How do you avoid a voting war? (Community fragments; different factions turn up and try to downvote the other)?
* This is effectively two different audiences emerging in a single room.
* Perhaps this means we should model audiences separately from rooms.
* Perhaps audiences are literally ACL groups? And eventually, one might change the ACLs of a room to eject one of the groups?
* Or do you just synthesise audiences based on cliques of people who support each other? The act of upvoting someone is effectively aligning yourself as being part of the same audience?
So:
* Gather all public upvote/downvotes/invites/blocks in a global DB.
* Partition this into audiences based on who votes on who. Stuff which is read and not complained about could provide a small implicit approval? Although this makes it easy to flood content to boost your reputation, so bad idea.
* Partitioning algorithm could be quite subtle.
* You could end up with lots of small audiences (including invalid ones), and it's fairly unclear how they get aggregated into a single view. How should you treat a stranger who you have no audience-overlap with at all? Treat them as effectively having zero reputation from your perspective?
Problem:
* If the douchebag who invites spammers never says anything, how do you go vote on their reputation? Should there be some kind of back-propagation? Or is there explicitly a "this person invited a douchebag" downvote? Or hang on - how can they ever get reputation in the first place to invite their sockpuppets if they don't say anything (beyond the initial invite)?
* What if users simply don't talk in public? Is it right that we prevent them issuing invites just because they stick to private rooms? What about inviting people into those private rooms? I guess the point is that if these are public invites, then they need to have some kind of public reputation, or rely on out-of-band private invitation to establish trust?

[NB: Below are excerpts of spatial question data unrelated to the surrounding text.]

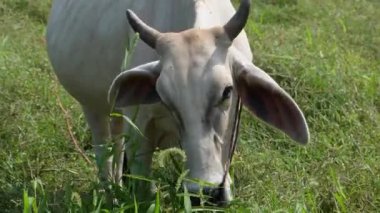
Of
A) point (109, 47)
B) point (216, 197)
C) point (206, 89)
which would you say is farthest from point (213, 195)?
point (109, 47)

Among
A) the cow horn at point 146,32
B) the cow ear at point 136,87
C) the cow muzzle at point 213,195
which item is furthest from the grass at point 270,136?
the cow horn at point 146,32

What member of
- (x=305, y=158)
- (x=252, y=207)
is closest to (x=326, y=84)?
(x=305, y=158)

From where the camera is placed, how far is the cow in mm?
2988

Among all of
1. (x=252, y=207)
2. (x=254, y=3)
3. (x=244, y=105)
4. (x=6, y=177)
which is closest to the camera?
(x=244, y=105)

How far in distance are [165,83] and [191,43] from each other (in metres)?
0.16

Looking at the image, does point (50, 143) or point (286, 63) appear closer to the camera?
point (50, 143)

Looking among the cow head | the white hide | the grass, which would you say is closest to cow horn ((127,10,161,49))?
the cow head

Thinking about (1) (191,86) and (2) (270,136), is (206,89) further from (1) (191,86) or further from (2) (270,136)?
(2) (270,136)

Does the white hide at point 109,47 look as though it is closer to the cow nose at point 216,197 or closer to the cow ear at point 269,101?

* Are we rewarding people who don't change their habits? There's no time component considered here, and we punish people's entire history of invites and rep if they misbehave. The only way to escape is to create a new identity atm. Is this a feature or a bug?

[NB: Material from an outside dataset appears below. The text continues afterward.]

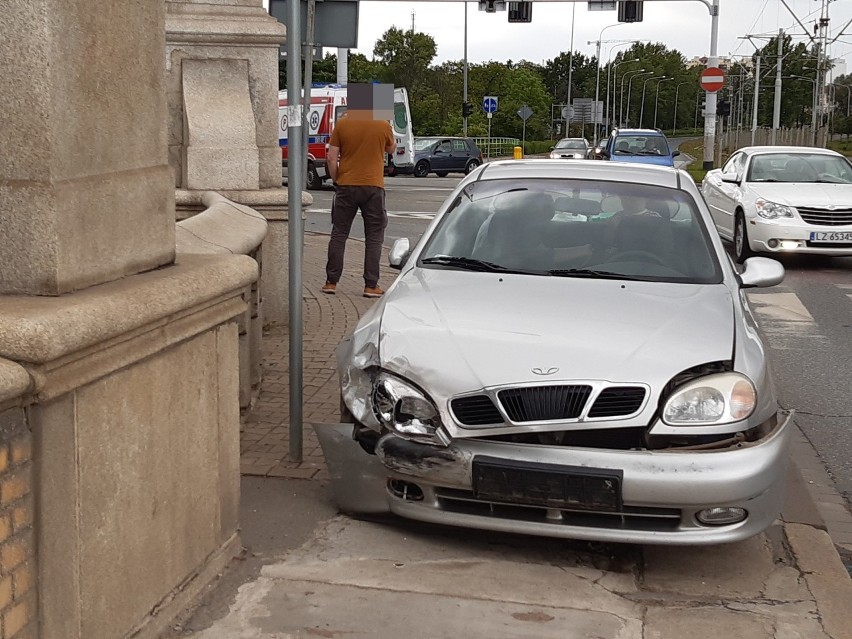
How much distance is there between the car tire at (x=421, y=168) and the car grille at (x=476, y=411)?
1497 inches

* How does this handle people's accounts getting 0wn3d and doing things which wipe out their reputation? => This is always a risk; ignore it.
* Do you need a particular level of reputation to be able to vote on people?
Summary?
* Partition the global population into multiple overlapping clusters called 'audiences' based on mutual(?) upvote/downvote relationships in public rooms.

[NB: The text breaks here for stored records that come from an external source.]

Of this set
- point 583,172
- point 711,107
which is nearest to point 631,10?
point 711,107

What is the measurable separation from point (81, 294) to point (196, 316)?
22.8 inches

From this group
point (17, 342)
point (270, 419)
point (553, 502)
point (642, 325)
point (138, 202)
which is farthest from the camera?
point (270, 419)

* Clusters of the same people but in different rooms could be modelled as separate (but overlapping) clusters.
* Each audience builds up a reputation score for the global population, blending in damped scores from overlapping audiences.
* Anyone can upvote/downvote, but the votes will not contribute to your personal opinion unless the voter overlaps with your audience's scoresheet.
* A room could adopt a given audience (that of the moderators'?) for considering the reputation of who can join, invite people, etc.
* A user uses their own 'audience of one' scoresheet to put a threshold on filtering out contact from other users (invites, messages, etc).
* Their personal scoresheet is presumably a blend of all the audiences they are already in.
* The act of inviting someone gives them some reputation, within your audiences, proportional to your own. Similarly blocking reduces reputation.
* If you are downvoted, it retrospectively reduces the weight of all of your upvote/downvotes (at least for audiences that the downvoter's opinion contributes to). Similarly for upvoting.
* This penalisation process is transitive.
Do we even need the penalisation stuff if audience partitioning works?